SOURCE RECORDS »
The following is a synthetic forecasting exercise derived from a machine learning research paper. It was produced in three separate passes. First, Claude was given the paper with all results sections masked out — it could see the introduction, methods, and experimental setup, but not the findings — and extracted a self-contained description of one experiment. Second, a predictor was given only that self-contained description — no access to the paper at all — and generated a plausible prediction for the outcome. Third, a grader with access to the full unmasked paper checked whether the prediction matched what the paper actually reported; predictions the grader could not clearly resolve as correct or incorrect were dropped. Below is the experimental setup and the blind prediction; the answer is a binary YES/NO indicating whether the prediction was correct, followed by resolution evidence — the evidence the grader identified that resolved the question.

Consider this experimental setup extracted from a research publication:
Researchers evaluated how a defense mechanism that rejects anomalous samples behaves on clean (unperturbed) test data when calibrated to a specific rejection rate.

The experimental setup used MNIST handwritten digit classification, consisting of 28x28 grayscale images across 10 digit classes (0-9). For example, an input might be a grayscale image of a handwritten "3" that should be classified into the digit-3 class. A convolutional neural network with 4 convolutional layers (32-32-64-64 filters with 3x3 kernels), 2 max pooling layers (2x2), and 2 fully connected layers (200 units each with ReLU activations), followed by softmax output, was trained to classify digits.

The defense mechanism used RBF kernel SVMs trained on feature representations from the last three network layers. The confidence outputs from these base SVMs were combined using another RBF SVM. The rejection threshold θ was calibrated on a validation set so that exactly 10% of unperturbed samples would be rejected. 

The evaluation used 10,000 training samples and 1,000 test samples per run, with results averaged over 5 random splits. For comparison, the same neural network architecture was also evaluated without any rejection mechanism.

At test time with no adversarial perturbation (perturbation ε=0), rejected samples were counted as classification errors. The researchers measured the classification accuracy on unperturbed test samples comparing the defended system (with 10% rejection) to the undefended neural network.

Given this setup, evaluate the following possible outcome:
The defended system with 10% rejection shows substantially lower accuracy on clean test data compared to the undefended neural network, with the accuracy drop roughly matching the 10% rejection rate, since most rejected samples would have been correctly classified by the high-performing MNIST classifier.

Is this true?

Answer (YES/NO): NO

ACTIVITY » Output the whole listing above again, word for word.

SOLVED EXERCISE »
The following is a synthetic forecasting exercise derived from a machine learning research paper. It was produced in three separate passes. First, Claude was given the paper with all results sections masked out — it could see the introduction, methods, and experimental setup, but not the findings — and extracted a self-contained description of one experiment. Second, a predictor was given only that self-contained description — no access to the paper at all — and generated a plausible prediction for the outcome. Third, a grader with access to the full unmasked paper checked whether the prediction matched what the paper actually reported; predictions the grader could not clearly resolve as correct or incorrect were dropped. Below is the experimental setup and the blind prediction; the answer is a binary YES/NO indicating whether the prediction was correct, followed by resolution evidence — the evidence the grader identified that resolved the question.

Consider this experimental setup extracted from a research publication:
Researchers evaluated how a defense mechanism that rejects anomalous samples behaves on clean (unperturbed) test data when calibrated to a specific rejection rate.

The experimental setup used MNIST handwritten digit classification, consisting of 28x28 grayscale images across 10 digit classes (0-9). For example, an input might be a grayscale image of a handwritten "3" that should be classified into the digit-3 class. A convolutional neural network with 4 convolutional layers (32-32-64-64 filters with 3x3 kernels), 2 max pooling layers (2x2), and 2 fully connected layers (200 units each with ReLU activations), followed by softmax output, was trained to classify digits.

The defense mechanism used RBF kernel SVMs trained on feature representations from the last three network layers. The confidence outputs from these base SVMs were combined using another RBF SVM. The rejection threshold θ was calibrated on a validation set so that exactly 10% of unperturbed samples would be rejected. 

The evaluation used 10,000 training samples and 1,000 test samples per run, with results averaged over 5 random splits. For comparison, the same neural network architecture was also evaluated without any rejection mechanism.

At test time with no adversarial perturbation (perturbation ε=0), rejected samples were counted as classification errors. The researchers measured the classification accuracy on unperturbed test samples comparing the defended system (with 10% rejection) to the undefended neural network.

Given this setup, evaluate the following possible outcome:
The defended system with 10% rejection shows substantially lower accuracy on clean test data compared to the undefended neural network, with the accuracy drop roughly matching the 10% rejection rate, since most rejected samples would have been correctly classified by the high-performing MNIST classifier.

Is this true?

Answer (YES/NO): NO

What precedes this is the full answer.